Connecting data to the people who need it is a lot like shipping, hooking up fiber internet or running a marathon – the last mile is always the hardest. Some data catalogs do solid work pounding the data-governance pavement for the first 25 miles of the race, but when it comes to crossing the finish line, actually providing safe, secure, and auditable access to data, they come up short. Other data catalogs start on the podium. That is, they get the glory of granting access to data, but you don’t know where it came from or how it got there.
To effectively democratize access to data, you need a data catalog that covers the last mile.
What we do in the shadows
Most data catalogs in market today aren’t designed to both govern data and provision access to it – usually one use case is prioritized over the other.
If your data catalog prioritizes governance, you risk alienating data consumers who are beholden to complicated processes for accessing data. Rather than fill out paperwork, many consumers will break rank and go directly to the source (i.e. your IT team). Not only does that mean email or Slack hell for all involved, it can also mean not knowing who has access to data or why.
But prioritizing access by just allowing tables to be queried directly in the catalog doesn’t help either. While it may enable exploration, it doesn’t ensure that the data is used efficiently or correctly. It doesn’t give your stewards or data product managers the ability to curate data and guide analysts and data scientists to the data best suited for the job. Compliance headaches? Yep. Rogue datasets? Check. Unverified users accessing data? You got it.
A data catalog and governance solution should be your front office for data and analytics, not a place that encourages black boxes and shadow IT. A shopping cart for data that doesn’t deliver the last mile, doesn’t get the job done. But there is good news. One data catalog is rethinking how data governance is done.
Where metadata management meets data integration
At data.world, we believe the purpose of a data catalog is to connect people to data, and the only way to do that is through a combination of agile data governance processes and last-mile governance to enable exploration and access. Last-mile governance enables organizations to curate well-informed datasets and then share them for greater collaboration within the enterprise. Unlike other vendors who specialize in only metadata management or data integration, we do both.
Three keys to last-mile governance
For a data catalog to deliver on the promise of last-mile governance, it needs to offer three key capabilities. The first is the ability to curate your tables and sources into domain or use case oriented datasets regardless of where that data source might physically reside. By organizing around domain, analysts, data scientists, and other data consumers can quickly ascertain what data can and should be used for particular use cases without running afoul of compliance or governance rules. This starts to arrange your data as a knowledge graph organized by topic and is the first step in enabling a data mesh.
The second is federated, virtualized query powered by that knowledge graph. Since you’re organizing and curating those data sources logically, you need to be able to query the data regardless of where it lives. This is more than simple virtualization where your data catalog is simply a query workbench for a table. This allows your analysts to explore and join data, where it comes from – keeping them focused on business results rather than technical wrangling.

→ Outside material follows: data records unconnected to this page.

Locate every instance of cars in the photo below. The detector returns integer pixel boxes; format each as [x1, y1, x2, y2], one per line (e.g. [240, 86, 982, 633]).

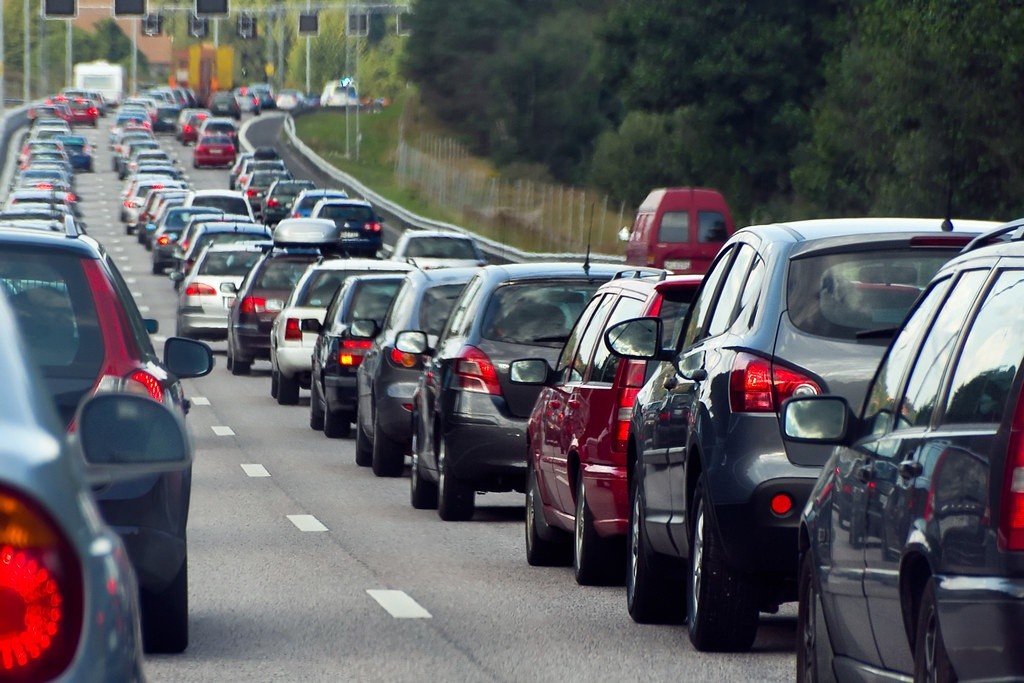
[0, 78, 491, 683]
[391, 261, 678, 524]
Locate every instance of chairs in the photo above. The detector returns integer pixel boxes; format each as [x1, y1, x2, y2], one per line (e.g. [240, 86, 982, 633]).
[12, 287, 79, 365]
[504, 305, 567, 339]
[858, 267, 921, 311]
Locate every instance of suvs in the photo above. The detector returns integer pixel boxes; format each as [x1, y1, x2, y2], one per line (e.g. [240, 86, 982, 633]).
[783, 219, 1024, 683]
[509, 261, 713, 592]
[603, 217, 1019, 655]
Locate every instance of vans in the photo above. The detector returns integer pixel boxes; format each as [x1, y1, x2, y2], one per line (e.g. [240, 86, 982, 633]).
[626, 185, 739, 278]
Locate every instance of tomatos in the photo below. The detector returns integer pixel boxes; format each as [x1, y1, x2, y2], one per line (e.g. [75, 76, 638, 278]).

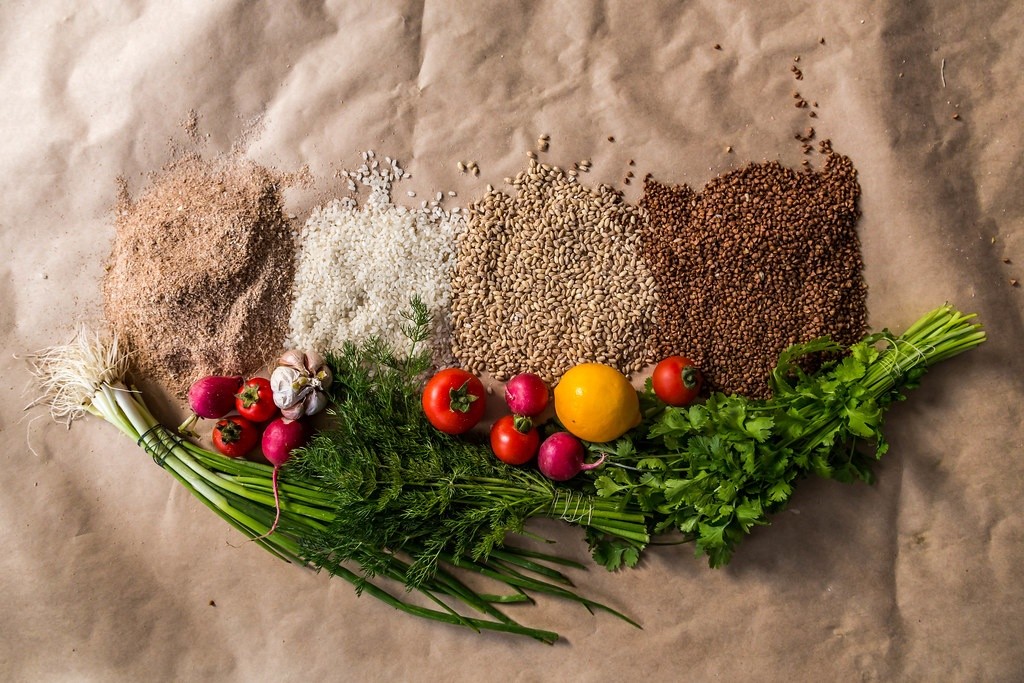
[490, 413, 540, 464]
[422, 368, 484, 434]
[651, 356, 703, 406]
[234, 377, 276, 423]
[212, 415, 257, 456]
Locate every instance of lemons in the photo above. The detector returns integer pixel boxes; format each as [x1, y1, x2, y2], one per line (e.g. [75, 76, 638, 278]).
[554, 364, 641, 441]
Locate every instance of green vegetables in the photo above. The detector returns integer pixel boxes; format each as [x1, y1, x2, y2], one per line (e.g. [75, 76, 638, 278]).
[280, 303, 989, 595]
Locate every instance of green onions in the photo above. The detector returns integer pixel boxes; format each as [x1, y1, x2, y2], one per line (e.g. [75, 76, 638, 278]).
[17, 325, 645, 648]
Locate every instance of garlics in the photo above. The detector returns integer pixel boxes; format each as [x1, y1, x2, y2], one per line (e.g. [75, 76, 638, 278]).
[271, 349, 332, 420]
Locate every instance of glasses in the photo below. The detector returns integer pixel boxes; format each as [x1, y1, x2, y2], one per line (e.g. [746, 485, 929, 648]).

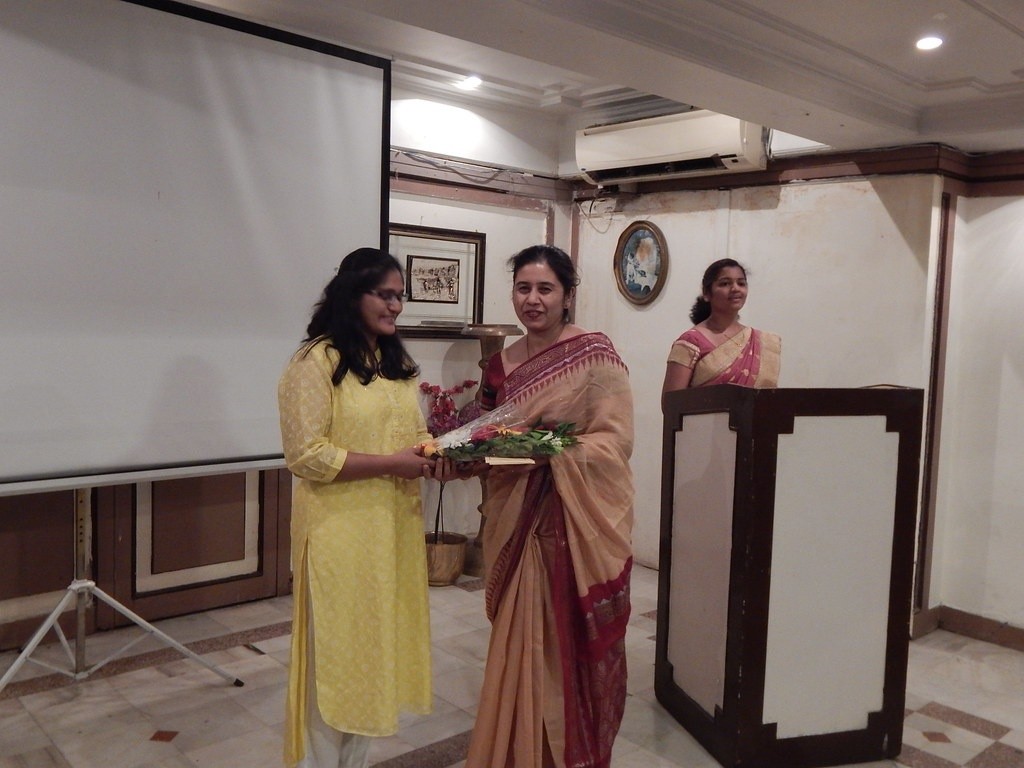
[366, 289, 409, 304]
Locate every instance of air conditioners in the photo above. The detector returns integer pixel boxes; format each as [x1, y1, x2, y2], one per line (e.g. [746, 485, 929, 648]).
[574, 107, 776, 189]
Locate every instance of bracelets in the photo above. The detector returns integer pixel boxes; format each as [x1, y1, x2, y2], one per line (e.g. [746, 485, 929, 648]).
[458, 462, 474, 481]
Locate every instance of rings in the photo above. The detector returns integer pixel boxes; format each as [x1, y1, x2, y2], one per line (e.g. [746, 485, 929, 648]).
[413, 446, 418, 450]
[509, 470, 515, 472]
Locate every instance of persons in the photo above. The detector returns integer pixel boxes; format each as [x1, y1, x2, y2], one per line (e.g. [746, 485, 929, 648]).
[277, 248, 437, 768]
[661, 258, 782, 415]
[422, 244, 636, 768]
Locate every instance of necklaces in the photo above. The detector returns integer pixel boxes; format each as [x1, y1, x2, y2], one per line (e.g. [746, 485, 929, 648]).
[526, 323, 565, 359]
[705, 319, 744, 347]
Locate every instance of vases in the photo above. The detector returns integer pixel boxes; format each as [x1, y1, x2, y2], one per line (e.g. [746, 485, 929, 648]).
[423, 529, 468, 587]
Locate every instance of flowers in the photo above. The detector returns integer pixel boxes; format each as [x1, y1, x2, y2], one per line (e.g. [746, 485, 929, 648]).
[420, 380, 587, 463]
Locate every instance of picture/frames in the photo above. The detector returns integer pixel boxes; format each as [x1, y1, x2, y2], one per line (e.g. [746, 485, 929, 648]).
[130, 469, 266, 602]
[613, 220, 669, 306]
[386, 222, 486, 340]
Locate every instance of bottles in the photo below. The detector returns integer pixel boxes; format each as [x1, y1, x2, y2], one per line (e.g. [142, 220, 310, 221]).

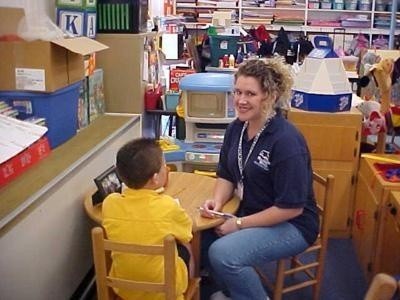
[218, 54, 235, 69]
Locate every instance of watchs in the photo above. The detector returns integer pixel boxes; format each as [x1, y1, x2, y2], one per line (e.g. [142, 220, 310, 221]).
[237, 217, 243, 230]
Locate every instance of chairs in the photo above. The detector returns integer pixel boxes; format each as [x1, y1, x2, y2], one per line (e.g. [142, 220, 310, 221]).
[255, 172, 336, 300]
[90, 227, 202, 299]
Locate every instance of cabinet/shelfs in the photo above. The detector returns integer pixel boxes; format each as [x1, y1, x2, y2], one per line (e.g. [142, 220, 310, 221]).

The final key capability is a request access workflow built around these topical, domain-oriented datasets, which enables consumers to easily discover data, its related metadata, sample data, and more. Consumers can request access with information about their use case and then receive access directly and immediately. This lets them get right down to work but also allows data stewards and product managers to fully audit that access and every query that goes through it. This enables data product managers unprecedented visibility to improve the usability of data assets and stewards everything they need for compliance.
Governance + access = better data management
For some of you reading this, thinking of access as a component of governance is counter intuitive to the “lock-it-down” strategy that has pervaded the industry for years. We’re here to challenge that thinking.
By including access management in the scope of what a data catalog and governance solution should be, we’re making it easier to break down data silos and collaborate at scale. It’s not open access – it’s access on rails. We’ve made accessing data fully auditable and predictable so it’s easier to manage.